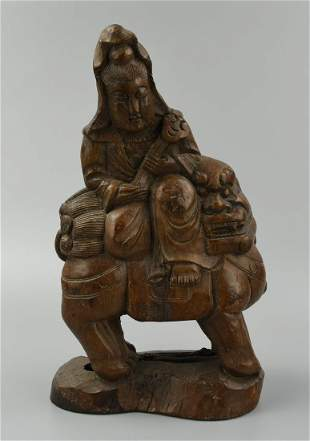 A Wood Carving of Guanyin Upon a Buddhist Lion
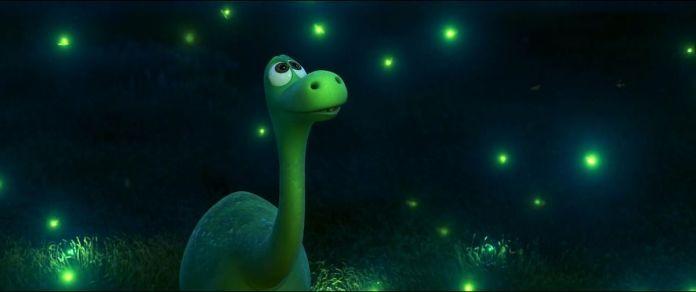 green dinosaur looking up as fireflies sparkle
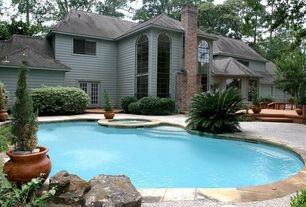 Traditional Swimming Pool with exterior stone floors, specialty window, French doors, picture window, Pool with hot tub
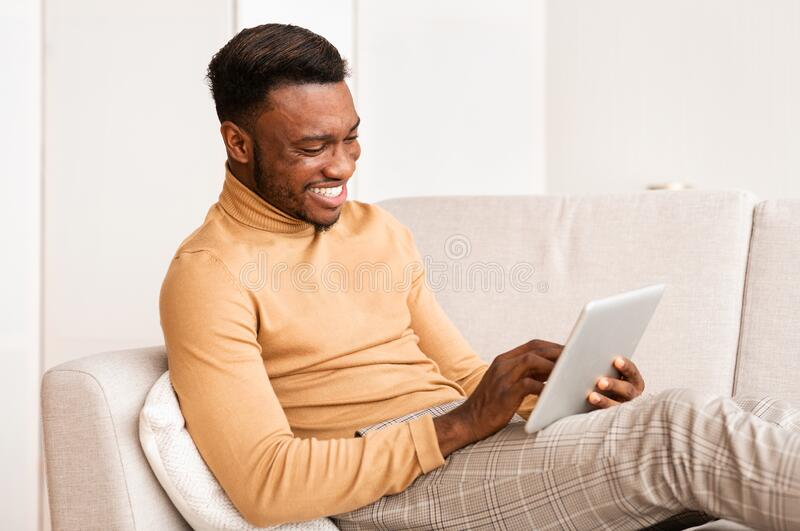 Happy Guy Using Tablet Computer Sitting On Couch At Home royalty free stock photography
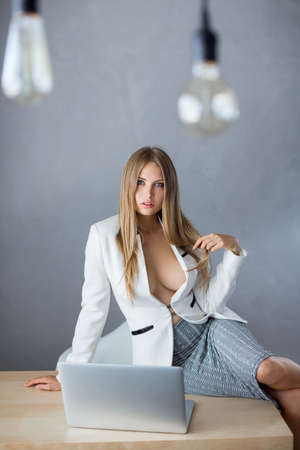 Bulbs. Sexy business woman or secretary with notebook computer pc wearing white suit with decollete big breast sitting on tabler against copy space gray wall background web camera chating surfing internet looking at camera.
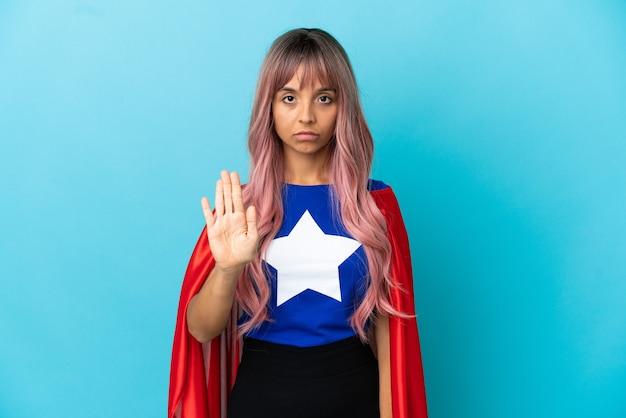 Jeune femme de super-héros aux cheveux roses isolée sur fond bleu faisant un geste d'arrêt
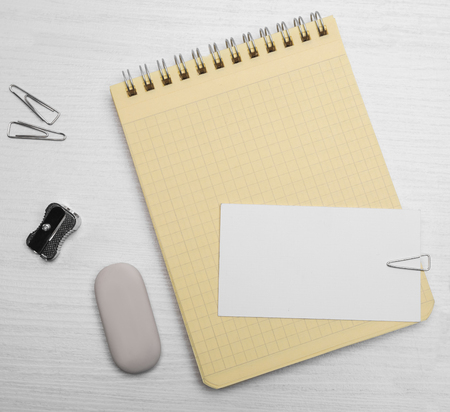 writing materials: yellow notebook in a cage and others writing materials on the white wooden table Stock Photo
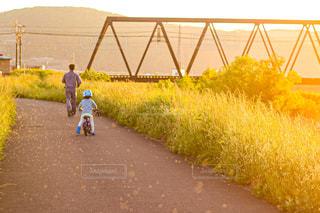 自然,空,春,自転車,屋外,親子,電車,夕暮れ,夕方,子供,オレンジ,河川敷,鉄橋,夕陽,川沿い,少年,お散歩,お父さん,追いかけっこ,えちぜん鉄道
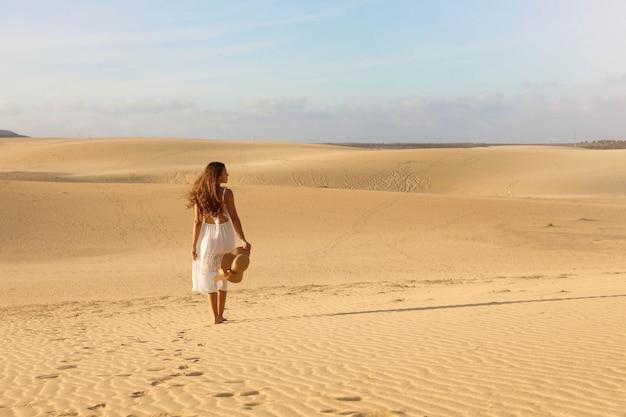 Belle jeune femme avec une robe blanche marchant dans les dunes du désert pendant le coucher du soleil. fille qui marche sur le sable doré sur corralejo dunas, fuerteventura.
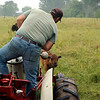 LIZ RIETH | THE GOSHEN NEWS <br /> Peter Cook, owner of Cook's Bison Ranch, shooes a bison away from his tractor Wednesday in Wolcottville.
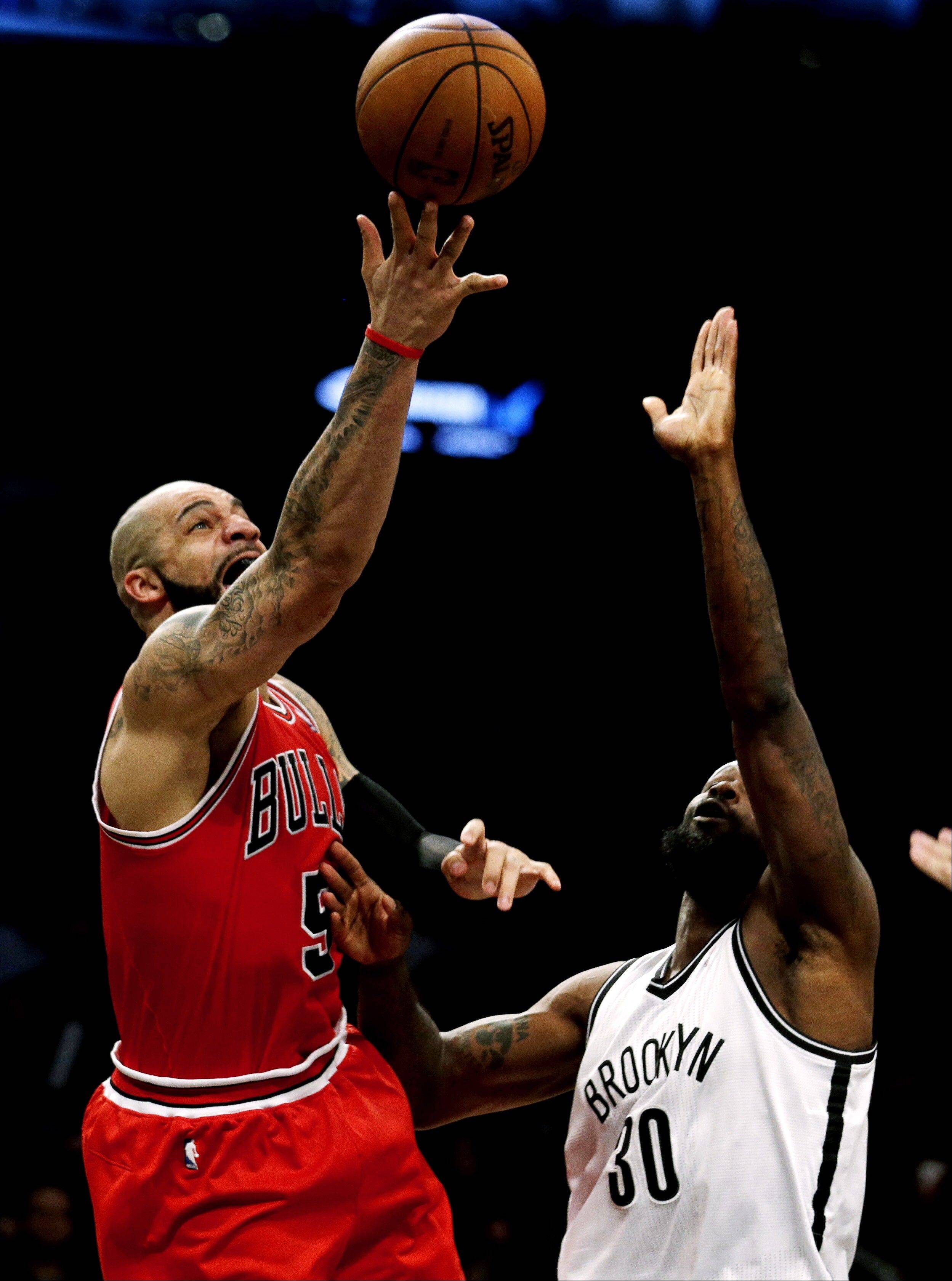 Chicago Bulls forward Carlos Boozer, left, shoots against Brooklyn Nets' Reggie Evans during the second half in Game 7 of their first-round NBA basketball playoff series in New York, Saturday, May 4, 2013.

# WHAT THE TASK REQUIRES
Nothing but the lines from the line with "Happy Guy Using" through the last line of the listing should be copied, exactly and with both ends kept. Leave pictures out.

# ANSWER AREA
 Happy Guy Using Tablet Computer Sitting On Couch At Home royalty free stock photography
 Bulbs. Sexy business woman or secretary with notebook computer pc wearing white suit with decollete big breast sitting on tabler against copy space gray wall background web camera chating surfing internet looking at camera.
 Jeune femme de super-héros aux cheveux roses isolée sur fond bleu faisant un geste d'arrêt
 writing materials: yellow notebook in a cage and others writing materials on the white wooden table Stock Photo
 自然,空,春,自転車,屋外,親子,電車,夕暮れ,夕方,子供,オレンジ,河川敷,鉄橋,夕陽,川沿い,少年,お散歩,お父さん,追いかけっこ,えちぜん鉄道
 Belle jeune femme avec une robe blanche marchant dans les dunes du désert pendant le coucher du soleil. fille qui marche sur le sable doré sur corralejo dunas, fuerteventura.
 LIZ RIETH | THE GOSHEN NEWS <br /> Peter Cook, owner of Cook's Bison Ranch, shooes a bison away from his tractor Wednesday in Wolcottville.
 Chicago Bulls forward Carlos Boozer, left, shoots against Brooklyn Nets' Reggie Evans during the second half in Game 7 of their first-round NBA basketball playoff series in New York, Saturday, May 4, 2013.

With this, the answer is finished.